Speaking of Matt Lauer's questioning Hillary's email habits at last fall's "Commander-in-Chief" forum, Hillary says in her book: "Now I was ticked off."  "What a waste of time."  Hillary might have added, "I don't get no respect."

And then: "I can't say I didn't fantasize about shaking some sense [respect?] into Lauer while I was out there."

Or on Donald Trump at the second debate: "No matter where I walked, he followed me closely, staring at me, making faces."  No respect at all.

And on one of Hillary's favorite foils, former FBI director James Comey and his October email surprise announcement: "Was this a bad joke?  It had to be.  The FBI wasn't the Federal Bureau of IFs or Innuendos."  More innuendos, but no respect at all.

Hillary's early campaign attempts at humor famously included her leaden reply to a question about wiping the server: "What, like, with a cloth or something?!" 

Or her later comment on disappearing emails: "By the way, you may have seen that I recently launched a Snapchat account. I love it. I love it. Those messages disappear all by themselves."

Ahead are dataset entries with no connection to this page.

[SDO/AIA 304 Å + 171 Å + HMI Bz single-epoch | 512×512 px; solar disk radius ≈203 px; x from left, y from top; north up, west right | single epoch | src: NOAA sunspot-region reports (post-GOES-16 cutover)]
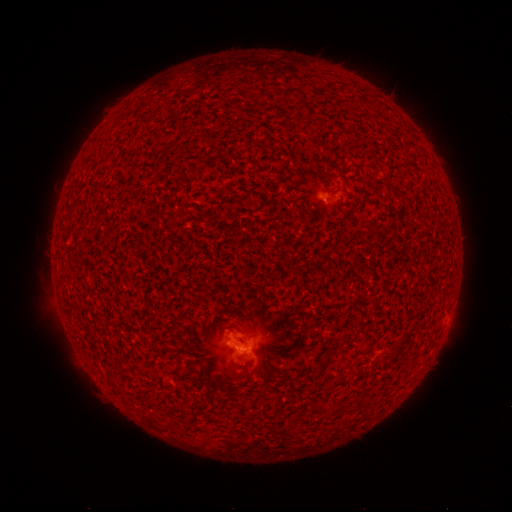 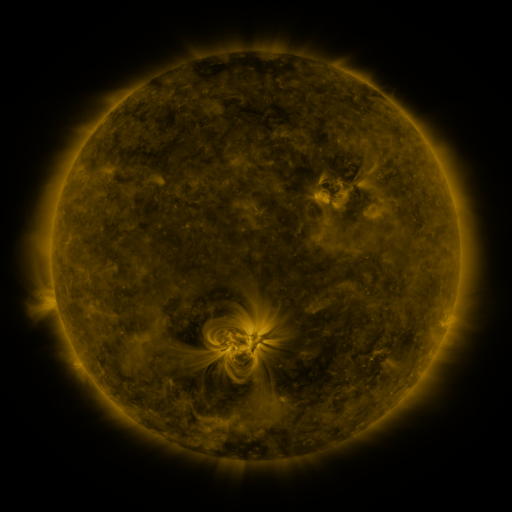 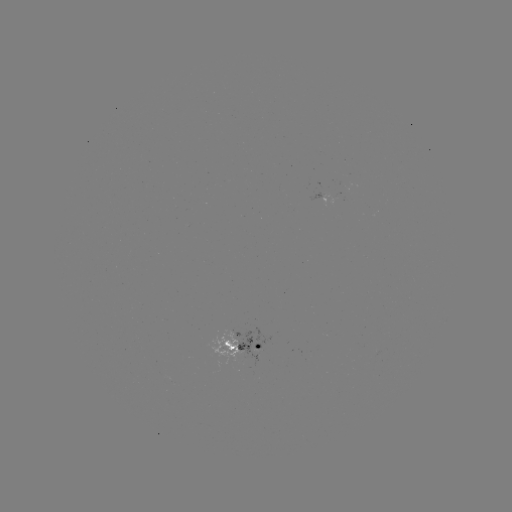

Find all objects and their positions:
spotted active region: (312, 197)
spotted active region: (246, 347)
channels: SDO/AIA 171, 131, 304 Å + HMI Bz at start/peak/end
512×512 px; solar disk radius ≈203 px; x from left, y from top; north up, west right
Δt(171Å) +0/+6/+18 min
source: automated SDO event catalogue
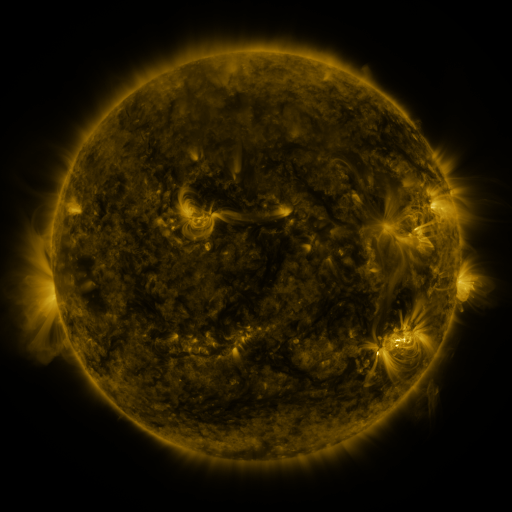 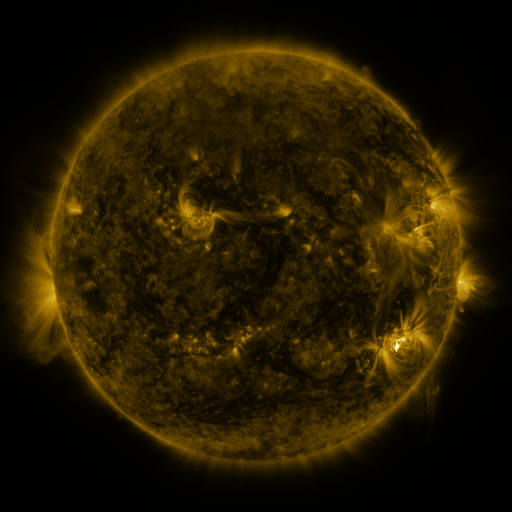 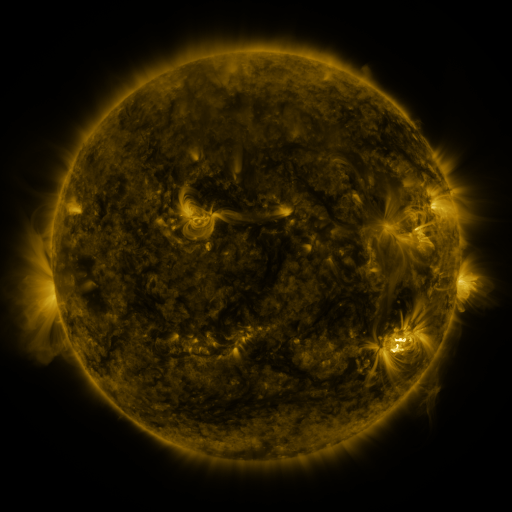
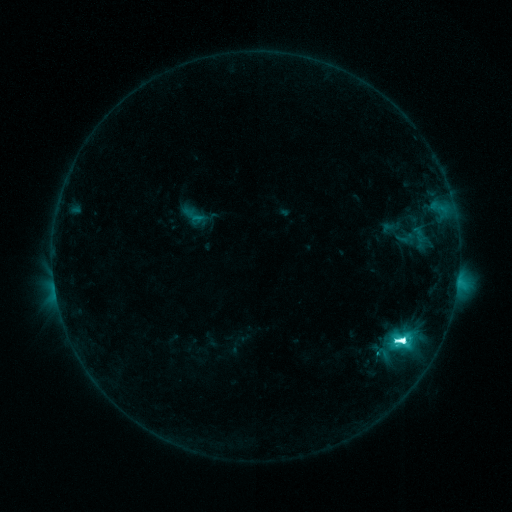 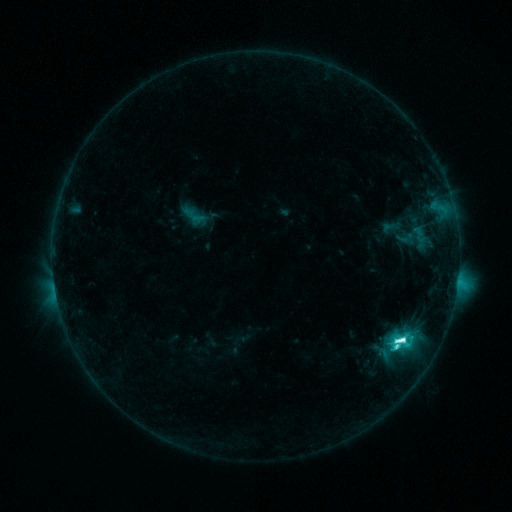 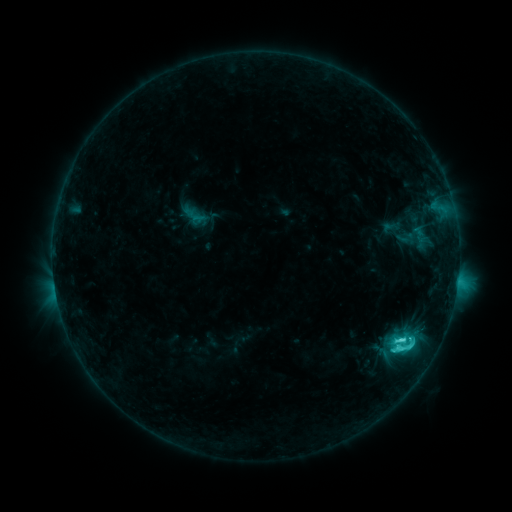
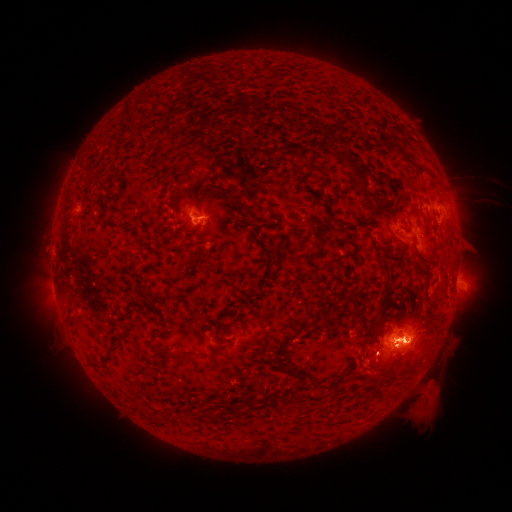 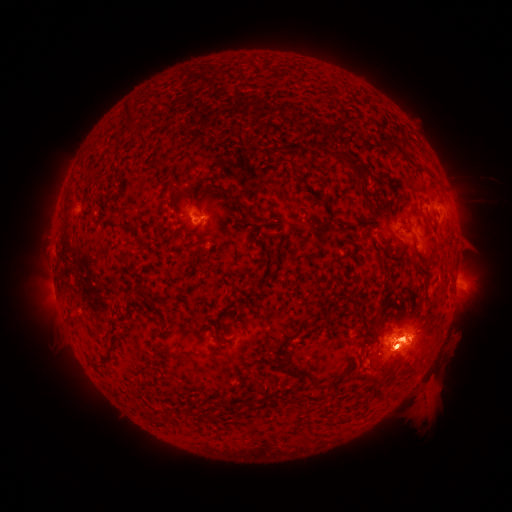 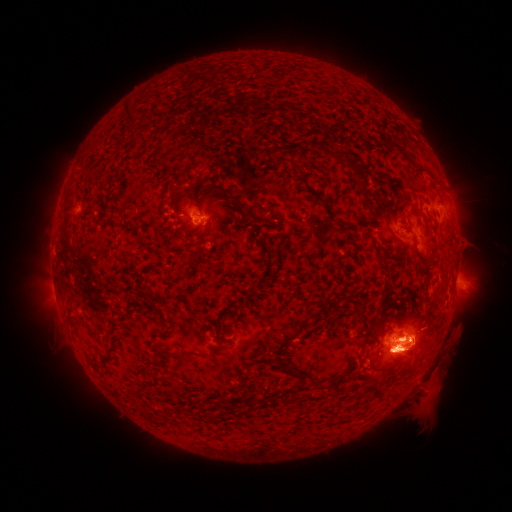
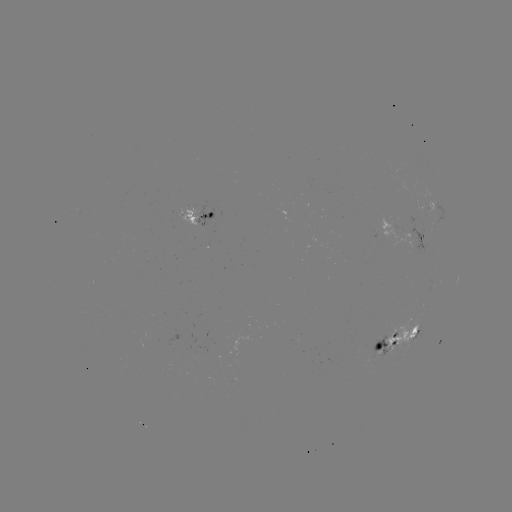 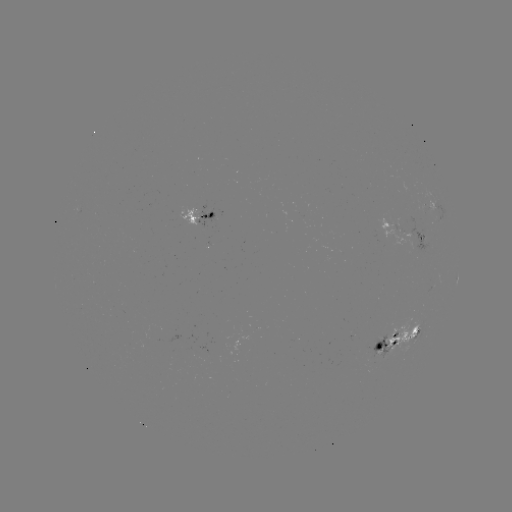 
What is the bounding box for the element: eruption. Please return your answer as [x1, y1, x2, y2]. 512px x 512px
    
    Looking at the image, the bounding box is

Ms. Clinton reprises that line in a moment of self-reflection in her forthcoming book: "There were plenty of people hoping that I, too, would just disappear."  I just don't get no respect.

The fruitless attempts to show Hillary's humorous side have been a flop since early in her 2016 presidential campaign, when the campaign in all seriousness announced there would "be no more jokes about her private email server," followed by: "They want to show her humor."  Still waiting for that part...

In one sense, Hillary Clinton is yesterday's story, so maybe we should let her sell her book and move on.  As politico.com quotes a Democrat House member, "she's got every right to tell her story."  Other sources quoted at politico.com aren't so sure – one donor says, "I think she should just zip it, but she's not going to," and a campaign alum calls it "the final torture."

The Politico column's heading says it all for the Democrats:

Democrats dread Hillary's book tour

Reliving the 2016 nightmare is the last thing the party needs right now, many say.

Another politico.com column declares that Hillary's "new book relaunches the Democratic civil war of 2016" and quotes from the Clinton campaign memoir that Bernie Sanders "didn't get into the race to make sure a Democrat won the White House, he got in to disrupt the Democratic Party."  Uh-oh – plenty of disrespect to go around there.

Hillary's defenders say otherwise:

For Clinton, it's not about the future of the Democratic Party. She's promoting the book because she doesn't think the story of 2016 has been told properly. People close to her believe there's still no closure from 2016, and that no one has offered a reliable autopsy.

So in another sense, Mrs. Clinton has put herself on the stage again and is dishing it out in her new book to everyone on the political scene, from Sanders and Comey to Putin and Trump to Obama and Biden.  And that's just in the first few excerpts that have been released.

This brings to mind a Dangerfield line: "I told my psychiatrist that everyone hates me. He said I was being ridiculous – everyone hasn't met me yet."

So here we are with Ms. Clinton reprising Rodney Dangerfield's "I don't get no respect" routine.

Consider another of Mr. Dangerfield's lines: "The way my luck is running, if I was a politician, I would be honest."

If "Crooked Hillary" had had been more honest, she might have had more luck.